Instructions for the task
Retype the records exactly, starting at the line that contains "Is the bus window" and going through the end of the records.

Dataset records

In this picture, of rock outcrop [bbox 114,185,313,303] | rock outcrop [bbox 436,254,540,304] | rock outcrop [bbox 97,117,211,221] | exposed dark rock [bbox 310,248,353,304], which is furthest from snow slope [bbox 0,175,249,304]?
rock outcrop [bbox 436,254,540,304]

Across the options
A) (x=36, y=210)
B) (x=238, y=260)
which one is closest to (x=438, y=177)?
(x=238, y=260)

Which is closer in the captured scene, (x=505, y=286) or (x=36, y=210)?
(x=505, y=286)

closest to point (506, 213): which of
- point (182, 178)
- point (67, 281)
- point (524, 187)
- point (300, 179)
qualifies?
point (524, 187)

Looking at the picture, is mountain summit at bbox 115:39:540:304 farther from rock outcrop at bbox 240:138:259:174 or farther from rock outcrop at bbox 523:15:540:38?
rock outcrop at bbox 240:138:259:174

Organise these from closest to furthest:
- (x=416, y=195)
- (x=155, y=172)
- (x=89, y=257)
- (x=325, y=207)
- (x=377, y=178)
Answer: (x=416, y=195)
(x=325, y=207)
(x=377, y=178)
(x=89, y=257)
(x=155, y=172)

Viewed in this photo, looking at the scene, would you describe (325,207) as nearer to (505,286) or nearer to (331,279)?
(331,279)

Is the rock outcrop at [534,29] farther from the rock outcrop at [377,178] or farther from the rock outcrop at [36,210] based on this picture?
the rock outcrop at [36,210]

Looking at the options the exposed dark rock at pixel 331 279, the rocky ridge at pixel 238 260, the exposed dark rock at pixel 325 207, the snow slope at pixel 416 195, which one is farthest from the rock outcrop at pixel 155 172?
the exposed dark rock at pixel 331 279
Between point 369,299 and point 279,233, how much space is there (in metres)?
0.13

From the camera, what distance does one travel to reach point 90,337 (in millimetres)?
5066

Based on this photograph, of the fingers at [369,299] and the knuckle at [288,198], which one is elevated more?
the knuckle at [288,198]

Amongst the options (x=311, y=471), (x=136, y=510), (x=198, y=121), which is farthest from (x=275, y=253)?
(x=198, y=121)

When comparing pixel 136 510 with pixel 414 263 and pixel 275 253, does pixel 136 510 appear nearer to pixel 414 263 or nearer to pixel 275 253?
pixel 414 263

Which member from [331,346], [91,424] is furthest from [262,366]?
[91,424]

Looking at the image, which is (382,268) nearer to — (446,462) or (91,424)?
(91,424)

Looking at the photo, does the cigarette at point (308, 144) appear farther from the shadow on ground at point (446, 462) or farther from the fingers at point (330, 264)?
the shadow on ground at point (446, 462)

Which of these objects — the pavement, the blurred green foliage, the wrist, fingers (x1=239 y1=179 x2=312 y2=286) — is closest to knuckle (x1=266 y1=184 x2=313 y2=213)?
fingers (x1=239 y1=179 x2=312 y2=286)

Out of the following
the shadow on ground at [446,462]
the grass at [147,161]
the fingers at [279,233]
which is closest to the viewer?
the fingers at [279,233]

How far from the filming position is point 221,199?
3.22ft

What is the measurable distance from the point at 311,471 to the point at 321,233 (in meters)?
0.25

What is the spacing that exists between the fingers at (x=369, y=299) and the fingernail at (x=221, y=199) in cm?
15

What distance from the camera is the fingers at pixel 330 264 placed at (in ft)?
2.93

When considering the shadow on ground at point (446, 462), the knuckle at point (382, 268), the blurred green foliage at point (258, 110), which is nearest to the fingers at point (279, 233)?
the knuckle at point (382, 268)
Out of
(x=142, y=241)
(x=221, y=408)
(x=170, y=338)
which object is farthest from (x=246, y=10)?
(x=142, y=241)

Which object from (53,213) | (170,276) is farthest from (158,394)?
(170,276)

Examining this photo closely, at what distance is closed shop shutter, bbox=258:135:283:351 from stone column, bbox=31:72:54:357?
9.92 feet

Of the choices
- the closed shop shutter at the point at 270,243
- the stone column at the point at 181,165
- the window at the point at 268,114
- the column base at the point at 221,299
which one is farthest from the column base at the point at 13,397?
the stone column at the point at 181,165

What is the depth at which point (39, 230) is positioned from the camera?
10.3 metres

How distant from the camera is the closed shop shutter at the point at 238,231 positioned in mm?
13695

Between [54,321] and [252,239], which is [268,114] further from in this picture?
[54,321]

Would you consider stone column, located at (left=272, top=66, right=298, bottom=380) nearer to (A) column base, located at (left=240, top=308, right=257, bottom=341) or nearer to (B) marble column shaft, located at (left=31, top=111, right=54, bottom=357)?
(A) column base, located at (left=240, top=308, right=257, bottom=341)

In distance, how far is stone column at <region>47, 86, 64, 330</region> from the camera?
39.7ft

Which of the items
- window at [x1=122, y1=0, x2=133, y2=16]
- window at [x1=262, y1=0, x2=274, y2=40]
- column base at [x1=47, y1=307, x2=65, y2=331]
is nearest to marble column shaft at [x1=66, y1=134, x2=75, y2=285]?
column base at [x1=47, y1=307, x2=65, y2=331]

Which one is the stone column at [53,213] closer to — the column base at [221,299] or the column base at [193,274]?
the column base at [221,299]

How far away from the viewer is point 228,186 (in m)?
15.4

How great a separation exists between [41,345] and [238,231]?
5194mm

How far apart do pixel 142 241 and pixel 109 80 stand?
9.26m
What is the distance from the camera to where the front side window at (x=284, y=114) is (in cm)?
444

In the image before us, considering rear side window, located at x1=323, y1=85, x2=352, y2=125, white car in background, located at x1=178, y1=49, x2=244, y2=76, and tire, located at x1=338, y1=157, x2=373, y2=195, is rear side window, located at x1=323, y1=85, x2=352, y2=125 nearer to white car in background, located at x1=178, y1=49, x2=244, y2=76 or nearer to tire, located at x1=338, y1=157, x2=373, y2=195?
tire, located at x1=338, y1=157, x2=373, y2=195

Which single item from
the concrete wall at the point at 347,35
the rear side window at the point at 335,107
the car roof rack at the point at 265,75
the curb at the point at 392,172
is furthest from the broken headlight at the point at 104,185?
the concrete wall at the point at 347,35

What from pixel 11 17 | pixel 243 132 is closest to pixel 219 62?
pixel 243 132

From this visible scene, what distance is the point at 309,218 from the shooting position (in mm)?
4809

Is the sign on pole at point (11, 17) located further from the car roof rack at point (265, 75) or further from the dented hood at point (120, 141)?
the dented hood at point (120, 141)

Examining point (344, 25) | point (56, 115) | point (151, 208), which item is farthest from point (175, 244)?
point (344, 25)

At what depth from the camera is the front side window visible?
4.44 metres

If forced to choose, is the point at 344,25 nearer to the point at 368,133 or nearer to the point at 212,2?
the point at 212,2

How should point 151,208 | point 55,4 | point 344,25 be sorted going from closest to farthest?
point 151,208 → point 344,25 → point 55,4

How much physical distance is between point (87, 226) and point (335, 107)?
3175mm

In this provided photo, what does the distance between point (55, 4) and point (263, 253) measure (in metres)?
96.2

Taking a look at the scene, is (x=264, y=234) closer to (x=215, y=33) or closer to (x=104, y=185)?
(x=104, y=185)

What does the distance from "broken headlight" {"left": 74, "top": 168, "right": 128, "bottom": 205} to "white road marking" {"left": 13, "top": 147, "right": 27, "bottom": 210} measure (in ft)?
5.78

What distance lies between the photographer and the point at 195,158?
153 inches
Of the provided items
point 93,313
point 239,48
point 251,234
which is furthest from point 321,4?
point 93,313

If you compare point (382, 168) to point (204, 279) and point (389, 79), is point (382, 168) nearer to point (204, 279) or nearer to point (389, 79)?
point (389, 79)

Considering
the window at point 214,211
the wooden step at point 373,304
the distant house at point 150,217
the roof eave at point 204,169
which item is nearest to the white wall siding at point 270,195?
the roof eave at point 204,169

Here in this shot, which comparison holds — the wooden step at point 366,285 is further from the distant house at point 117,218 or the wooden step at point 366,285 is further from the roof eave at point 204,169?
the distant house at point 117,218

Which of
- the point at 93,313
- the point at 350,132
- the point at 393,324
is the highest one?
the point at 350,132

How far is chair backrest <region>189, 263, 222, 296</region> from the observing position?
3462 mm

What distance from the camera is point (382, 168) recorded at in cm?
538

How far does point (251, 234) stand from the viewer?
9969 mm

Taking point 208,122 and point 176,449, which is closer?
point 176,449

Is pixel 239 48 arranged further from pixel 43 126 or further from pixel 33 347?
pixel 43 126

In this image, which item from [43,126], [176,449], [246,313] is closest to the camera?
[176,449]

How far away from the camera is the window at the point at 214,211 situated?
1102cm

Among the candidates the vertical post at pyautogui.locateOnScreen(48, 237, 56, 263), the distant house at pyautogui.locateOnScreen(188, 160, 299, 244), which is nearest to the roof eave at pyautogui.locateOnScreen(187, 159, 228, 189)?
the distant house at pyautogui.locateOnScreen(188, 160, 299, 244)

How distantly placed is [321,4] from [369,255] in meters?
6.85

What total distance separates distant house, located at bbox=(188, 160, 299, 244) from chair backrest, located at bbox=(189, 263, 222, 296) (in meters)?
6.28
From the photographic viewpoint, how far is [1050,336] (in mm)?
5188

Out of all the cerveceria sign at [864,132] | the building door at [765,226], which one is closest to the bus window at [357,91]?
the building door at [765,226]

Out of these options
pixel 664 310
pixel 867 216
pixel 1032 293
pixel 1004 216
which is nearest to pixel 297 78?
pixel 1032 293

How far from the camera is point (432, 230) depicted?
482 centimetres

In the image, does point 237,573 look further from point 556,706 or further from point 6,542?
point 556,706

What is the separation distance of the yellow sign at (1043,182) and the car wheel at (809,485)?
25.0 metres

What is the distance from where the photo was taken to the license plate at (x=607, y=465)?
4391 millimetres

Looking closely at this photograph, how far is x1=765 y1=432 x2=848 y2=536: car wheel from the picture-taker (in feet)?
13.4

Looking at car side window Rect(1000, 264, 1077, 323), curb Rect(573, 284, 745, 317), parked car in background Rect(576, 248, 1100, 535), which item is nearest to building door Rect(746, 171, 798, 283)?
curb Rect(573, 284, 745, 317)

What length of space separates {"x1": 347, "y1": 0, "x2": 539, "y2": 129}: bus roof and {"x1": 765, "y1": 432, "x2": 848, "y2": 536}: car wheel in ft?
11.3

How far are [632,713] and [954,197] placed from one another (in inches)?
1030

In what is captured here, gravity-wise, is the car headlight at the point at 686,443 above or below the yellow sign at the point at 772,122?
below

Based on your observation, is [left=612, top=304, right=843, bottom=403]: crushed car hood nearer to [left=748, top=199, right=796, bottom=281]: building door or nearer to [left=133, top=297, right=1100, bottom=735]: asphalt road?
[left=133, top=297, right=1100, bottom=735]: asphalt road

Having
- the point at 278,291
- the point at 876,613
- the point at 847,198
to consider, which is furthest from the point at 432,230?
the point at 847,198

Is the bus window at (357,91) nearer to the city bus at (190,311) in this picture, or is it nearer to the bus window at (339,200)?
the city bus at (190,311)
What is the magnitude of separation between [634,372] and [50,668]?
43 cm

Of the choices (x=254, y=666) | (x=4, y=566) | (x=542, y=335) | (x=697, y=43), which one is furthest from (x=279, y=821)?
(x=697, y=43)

Result below
Is the bus window at (357,91) nearer to the city bus at (190,311) in this picture, or is it nearer to the bus window at (339,200)?
the city bus at (190,311)
What is the magnitude of separation between [634,372] and [50,668]?
43 cm

Of the choices (x=254, y=666) | (x=4, y=566) | (x=542, y=335) | (x=697, y=43), which one is furthest from (x=279, y=821)?
(x=697, y=43)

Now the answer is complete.